O biodiesel traz a reboque inúmeras vantagens, também conhecidas por externalidades, que precisam ser promovidas para que se possa aquilatar mais adequadamente a sua importância estratégica para o país. Vejamos algumas:
Viés técnico: o biodiesel foi amplamente testado no Brasil pelas principais montadoras e sistemistas instalados no país sob coordenação do Governo Federal. As empresas, em sua maioria, anunciam em seus sites e manuais a garantia de que seus produtos são adequados para teores de 15% e até 20% de mistura, acima até do atual previsto em lei.
Viés social e inclusivo: parte significativa da matéria-prima utilizada no biodiesel provém da agricultura familiar, sendo mais de 74 mil famílias beneficiadas. Ou seja, transferência direta de renda para o campo com prestação contínua de assistência técnica e extensão rural para fornecimento de tecnologias. Além disso, direta ou indiretamente, emprega mais de 1,5 milhão de trabalhadores em toda a cadeia produtiva de oleaginosas e biodiesel. O setor produtivo investiu mais de 9 bilhões de reais no país e conta com mais de 50 usinas espalhadas pelo território brasileiro (inexistentes 15 anos atrás!).
Viés ambiental: o biodiesel é de origem renovável, ou seja, reduz a emissão dos gases de efeito estufa em 70% a 80% quando comparado ao concorrente fóssil. A mistura, portanto, é fundamental para que o Brasil possa cumprir com seus compromissos ambientais frente ao Protocolo de Paris. Além disso, o biocombustível reduz de maneira importante os principais gases poluidores nocivos à saúde pública. Mais biodiesel, portanto, implica menos internações hospitalares e mortes causadas por doenças respiratórias.
Dependência brasileira nos derivados: No ano de 2020 o Brasil importou 11,8 bilhões de litros de diesel a um custo de cerca de US$ 340/m³. Se não houvesse o biodiesel, a necessidade brasileira por diesel seria atendida com a importação de cerca de 6,4 bilhões de litros de diesel mineral adicionais, a um custo de cerca de 2,2 bilhões de dólares, recurso que o país deixou de enviar para o exterior graças ao biocombustível nacional.

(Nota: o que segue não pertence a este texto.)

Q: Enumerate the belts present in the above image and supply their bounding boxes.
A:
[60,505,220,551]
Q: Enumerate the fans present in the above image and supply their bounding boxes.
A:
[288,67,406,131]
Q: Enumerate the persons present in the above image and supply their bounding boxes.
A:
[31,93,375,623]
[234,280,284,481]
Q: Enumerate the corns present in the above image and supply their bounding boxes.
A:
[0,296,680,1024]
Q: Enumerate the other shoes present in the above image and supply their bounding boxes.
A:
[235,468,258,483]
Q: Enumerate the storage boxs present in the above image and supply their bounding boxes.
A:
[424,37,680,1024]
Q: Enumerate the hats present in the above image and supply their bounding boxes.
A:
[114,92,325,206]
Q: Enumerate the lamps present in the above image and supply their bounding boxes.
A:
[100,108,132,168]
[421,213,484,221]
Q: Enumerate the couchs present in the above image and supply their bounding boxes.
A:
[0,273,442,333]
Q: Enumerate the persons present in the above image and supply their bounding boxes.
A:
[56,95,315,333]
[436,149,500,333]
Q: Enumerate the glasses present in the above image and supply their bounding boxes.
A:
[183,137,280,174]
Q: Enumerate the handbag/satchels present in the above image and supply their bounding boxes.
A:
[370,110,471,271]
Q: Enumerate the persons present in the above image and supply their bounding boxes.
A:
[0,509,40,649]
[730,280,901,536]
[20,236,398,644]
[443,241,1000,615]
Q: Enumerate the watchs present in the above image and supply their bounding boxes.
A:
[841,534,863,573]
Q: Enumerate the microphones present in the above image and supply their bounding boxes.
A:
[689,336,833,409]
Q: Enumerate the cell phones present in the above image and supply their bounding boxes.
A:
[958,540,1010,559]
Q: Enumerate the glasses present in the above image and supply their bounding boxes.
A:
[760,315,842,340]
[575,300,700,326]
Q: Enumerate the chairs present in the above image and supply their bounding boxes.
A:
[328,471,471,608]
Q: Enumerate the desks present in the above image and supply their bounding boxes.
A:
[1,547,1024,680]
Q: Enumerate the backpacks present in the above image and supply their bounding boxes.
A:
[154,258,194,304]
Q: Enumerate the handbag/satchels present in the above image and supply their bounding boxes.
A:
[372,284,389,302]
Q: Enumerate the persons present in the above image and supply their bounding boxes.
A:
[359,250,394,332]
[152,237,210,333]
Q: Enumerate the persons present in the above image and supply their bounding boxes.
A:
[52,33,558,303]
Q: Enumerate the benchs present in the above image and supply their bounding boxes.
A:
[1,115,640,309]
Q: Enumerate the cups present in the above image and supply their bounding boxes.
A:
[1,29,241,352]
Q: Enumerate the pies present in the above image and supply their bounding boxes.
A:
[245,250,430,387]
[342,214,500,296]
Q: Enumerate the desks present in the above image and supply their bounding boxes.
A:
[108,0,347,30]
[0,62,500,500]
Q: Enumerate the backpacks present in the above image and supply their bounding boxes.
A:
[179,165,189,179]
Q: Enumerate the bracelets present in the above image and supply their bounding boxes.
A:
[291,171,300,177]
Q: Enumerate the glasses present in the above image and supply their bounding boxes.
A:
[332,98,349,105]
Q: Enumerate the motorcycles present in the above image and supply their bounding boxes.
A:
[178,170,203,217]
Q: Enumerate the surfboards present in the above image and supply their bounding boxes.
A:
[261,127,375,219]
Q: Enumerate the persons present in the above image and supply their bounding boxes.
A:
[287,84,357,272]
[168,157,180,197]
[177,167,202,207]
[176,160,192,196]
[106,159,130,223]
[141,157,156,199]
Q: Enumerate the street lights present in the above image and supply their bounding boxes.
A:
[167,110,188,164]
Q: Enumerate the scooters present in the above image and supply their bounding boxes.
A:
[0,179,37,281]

Aproveitamento de subprodutos: Antes do biodiesel, tanto o sebo animal quanto o óleo de fritura usado não possuíam mercado para absorção completa. Com o biodiesel passaram a fazer parte da cesta básica de matérias-primas, mitigando problemas ambientais importantes e transformando resíduos em energia limpa. Isso sem contar que a produção de biodiesel estimula o processamento de soja no Brasil e a oferta de farelo proteico, ingrediente essencial das rações animais.
Há inúmeras outras externalidades positivas, mas as destacadas já exprimem um rol de vantagens que podem ser restringidas com prejuízos evidentes para o país – do ponto de vista social, ambiental, ou macroeconômico –, caso o cronograma já definido em lei, que consiste em atingir 14% em volume (B14) em 2022 e 15% (B15) em 2023, não seja seguido.
Sendo assim, senhores membros do CNPE, quando se tratar de biodiesel, considerem seu valor e não seu custo.